To that purpose, we developed a new mapping of data elements to CUDA threads that uses a binary search function at its core. This mapping permits to process the entire Next Level Frontier Set by mapping each element of the set to one CUDA thread (perfect load-balancing) so the available parallelism is exploited at its best. This mapping allows for an efficient filling of a global array that, for each BFS level, contains all the neighbors of the vertices in the queue as required by the pruning procedure (based on sort and unique operations) of the array.
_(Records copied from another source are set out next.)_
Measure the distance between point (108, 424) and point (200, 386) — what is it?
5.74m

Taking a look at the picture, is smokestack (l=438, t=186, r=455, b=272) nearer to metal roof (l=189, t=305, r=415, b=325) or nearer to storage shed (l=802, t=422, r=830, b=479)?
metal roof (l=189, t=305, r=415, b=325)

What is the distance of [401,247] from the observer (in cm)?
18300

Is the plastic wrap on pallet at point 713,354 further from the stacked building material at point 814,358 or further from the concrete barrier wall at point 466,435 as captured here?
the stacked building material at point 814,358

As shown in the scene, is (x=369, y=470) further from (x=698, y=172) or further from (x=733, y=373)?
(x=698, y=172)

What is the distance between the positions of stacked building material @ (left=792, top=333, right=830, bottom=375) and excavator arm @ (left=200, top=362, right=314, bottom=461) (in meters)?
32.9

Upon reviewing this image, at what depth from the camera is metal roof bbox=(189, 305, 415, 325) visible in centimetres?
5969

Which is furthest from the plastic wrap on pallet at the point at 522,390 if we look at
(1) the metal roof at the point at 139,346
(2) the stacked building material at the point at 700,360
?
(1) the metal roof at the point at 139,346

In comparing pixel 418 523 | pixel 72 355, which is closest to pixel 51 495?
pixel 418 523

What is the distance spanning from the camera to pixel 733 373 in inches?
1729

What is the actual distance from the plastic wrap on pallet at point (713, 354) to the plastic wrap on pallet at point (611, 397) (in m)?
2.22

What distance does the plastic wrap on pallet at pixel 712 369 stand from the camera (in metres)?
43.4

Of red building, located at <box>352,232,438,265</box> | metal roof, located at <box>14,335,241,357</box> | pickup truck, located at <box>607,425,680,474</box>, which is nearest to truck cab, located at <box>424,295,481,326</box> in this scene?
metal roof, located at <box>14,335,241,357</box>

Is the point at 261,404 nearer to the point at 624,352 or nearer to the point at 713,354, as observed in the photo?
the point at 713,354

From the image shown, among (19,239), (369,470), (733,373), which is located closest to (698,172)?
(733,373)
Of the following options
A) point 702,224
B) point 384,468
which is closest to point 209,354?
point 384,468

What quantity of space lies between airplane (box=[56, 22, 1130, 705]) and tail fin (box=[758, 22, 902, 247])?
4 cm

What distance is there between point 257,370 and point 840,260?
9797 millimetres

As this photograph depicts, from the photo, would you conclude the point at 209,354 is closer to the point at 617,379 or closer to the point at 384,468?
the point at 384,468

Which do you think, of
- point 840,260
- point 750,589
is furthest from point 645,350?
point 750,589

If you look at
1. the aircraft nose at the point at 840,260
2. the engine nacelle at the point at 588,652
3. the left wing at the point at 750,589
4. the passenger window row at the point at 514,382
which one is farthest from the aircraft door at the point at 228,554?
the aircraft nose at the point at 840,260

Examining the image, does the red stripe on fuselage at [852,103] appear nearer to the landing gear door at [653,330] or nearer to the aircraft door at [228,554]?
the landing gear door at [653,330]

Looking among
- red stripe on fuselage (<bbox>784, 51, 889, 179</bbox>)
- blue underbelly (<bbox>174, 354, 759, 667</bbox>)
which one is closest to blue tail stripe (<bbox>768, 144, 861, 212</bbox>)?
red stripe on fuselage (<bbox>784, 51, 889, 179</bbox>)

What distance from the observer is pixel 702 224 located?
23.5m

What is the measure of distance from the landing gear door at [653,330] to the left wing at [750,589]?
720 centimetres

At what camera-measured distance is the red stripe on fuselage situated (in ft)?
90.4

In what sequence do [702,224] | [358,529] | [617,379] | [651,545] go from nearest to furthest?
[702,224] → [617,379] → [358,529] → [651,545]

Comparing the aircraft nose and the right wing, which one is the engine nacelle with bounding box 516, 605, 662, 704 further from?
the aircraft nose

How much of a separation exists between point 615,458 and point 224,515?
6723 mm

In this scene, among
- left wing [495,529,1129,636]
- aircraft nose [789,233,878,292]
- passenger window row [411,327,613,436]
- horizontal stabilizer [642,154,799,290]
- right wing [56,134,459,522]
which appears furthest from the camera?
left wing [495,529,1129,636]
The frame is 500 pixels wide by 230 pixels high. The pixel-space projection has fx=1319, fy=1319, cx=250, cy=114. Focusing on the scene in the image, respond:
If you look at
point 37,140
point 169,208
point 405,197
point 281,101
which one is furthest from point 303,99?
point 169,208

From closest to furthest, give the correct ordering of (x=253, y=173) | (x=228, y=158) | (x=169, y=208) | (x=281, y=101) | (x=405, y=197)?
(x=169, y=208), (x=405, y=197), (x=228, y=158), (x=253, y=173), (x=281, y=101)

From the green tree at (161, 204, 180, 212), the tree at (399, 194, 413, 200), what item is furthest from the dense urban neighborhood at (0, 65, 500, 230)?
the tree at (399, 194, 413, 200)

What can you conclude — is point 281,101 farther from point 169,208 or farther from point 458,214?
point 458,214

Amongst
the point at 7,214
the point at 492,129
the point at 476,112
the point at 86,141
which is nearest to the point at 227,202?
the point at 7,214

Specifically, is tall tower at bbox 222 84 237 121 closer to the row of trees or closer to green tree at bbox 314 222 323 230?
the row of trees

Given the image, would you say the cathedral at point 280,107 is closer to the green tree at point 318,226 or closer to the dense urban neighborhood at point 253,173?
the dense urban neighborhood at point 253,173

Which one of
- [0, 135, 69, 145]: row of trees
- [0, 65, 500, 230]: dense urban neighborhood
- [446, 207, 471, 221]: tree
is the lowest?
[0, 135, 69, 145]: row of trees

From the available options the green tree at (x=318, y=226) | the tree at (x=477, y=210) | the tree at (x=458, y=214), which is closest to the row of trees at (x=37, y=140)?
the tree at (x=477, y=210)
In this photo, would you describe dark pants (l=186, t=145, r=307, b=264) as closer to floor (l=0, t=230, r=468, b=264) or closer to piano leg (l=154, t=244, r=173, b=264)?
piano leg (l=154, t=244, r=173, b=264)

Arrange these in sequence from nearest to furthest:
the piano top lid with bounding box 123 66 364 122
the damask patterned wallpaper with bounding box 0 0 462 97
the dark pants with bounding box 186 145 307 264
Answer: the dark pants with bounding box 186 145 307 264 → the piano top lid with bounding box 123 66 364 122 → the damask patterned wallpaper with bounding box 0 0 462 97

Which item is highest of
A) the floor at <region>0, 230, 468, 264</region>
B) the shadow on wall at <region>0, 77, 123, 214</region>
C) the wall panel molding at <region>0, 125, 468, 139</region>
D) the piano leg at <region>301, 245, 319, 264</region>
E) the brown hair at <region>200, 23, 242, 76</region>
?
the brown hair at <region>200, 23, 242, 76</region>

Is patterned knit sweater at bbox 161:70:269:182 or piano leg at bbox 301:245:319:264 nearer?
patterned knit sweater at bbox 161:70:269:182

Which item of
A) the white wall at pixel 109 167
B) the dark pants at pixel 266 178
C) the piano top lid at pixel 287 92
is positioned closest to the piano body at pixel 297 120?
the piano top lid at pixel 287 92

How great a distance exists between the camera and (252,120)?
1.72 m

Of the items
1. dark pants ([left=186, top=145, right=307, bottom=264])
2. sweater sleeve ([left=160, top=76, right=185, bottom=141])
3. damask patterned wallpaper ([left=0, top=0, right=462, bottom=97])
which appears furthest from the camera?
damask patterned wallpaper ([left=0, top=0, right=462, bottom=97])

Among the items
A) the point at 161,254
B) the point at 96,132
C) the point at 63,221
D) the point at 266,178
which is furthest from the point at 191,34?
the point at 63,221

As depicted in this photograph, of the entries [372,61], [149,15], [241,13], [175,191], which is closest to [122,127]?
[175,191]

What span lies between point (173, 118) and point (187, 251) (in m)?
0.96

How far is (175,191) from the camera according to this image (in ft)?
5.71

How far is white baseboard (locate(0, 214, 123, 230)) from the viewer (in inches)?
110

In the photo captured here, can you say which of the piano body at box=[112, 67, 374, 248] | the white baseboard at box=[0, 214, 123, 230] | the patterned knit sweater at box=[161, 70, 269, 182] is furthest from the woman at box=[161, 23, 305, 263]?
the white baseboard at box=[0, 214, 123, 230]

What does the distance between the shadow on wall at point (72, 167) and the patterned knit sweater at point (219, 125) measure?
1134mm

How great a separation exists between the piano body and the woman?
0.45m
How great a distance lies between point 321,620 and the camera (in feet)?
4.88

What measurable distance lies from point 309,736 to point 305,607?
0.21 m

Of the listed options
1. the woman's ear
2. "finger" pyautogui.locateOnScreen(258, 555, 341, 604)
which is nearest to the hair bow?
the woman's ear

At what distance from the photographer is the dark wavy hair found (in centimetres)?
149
This mapping is a substantial contribution of our work: it is quite simple and general and can be used in different contexts. We wish to highlight that it is this operation (and not the sorting) that makes possible to exploit at its best the computing power of the GPU. To speed up the sort and unique operations we rely on very efficient implementations (like the radix sort) available in the CUDA Thrust library. We have shown that our algorithm has good scaling properties and, with 128 GPUs, it can traverse 3 billion edges per second (3 GTEPS for an input graph with 228 vertices). By comparing our results with those obtained on different architectures we have shown that our implementation is better or comparable to state-of-the-art implementations.

Among the operations that are performed during the BFS, the pruning of the NLFS is the most expensive in terms of execution time. Moreover, the overall computational time is greater then the time spent in communications. Our experiments show that the ratio between the time spent in computation and the time spent in communication reduces by increasing the number of tasks. For instance, with 4 GPUs the ratio is 2:125 whereas by using 64 GPUs the value is 1:12. The result can be explained as follows. In order to process the largest possible graph, the memory of each GPU is fully used and thus the subgraph assigned to each processor has a maximum (fixed) size. When the graph size increases we use more GPUs and the number of messages exchanged among nodes increases accordingly.

To maintain a good scalability using thousands GPUs we need to further improve the communication mechanism that is, in the present implementation, quite simple. To this purpose, many studies employed a 2D partitioning of the graph to reduce the number of processors involved in communication. Such partitioning could be, in principle, implemented in our code and it will be the subject of a future work. (paragraphing was inserted into the abstract for readability)

Without any paragraph breaks the abstract was very difficult to read. Apologies if I have incorrectly inserted paragraph breaks.

If you have access to multiple GPUs, this should be very interesting work.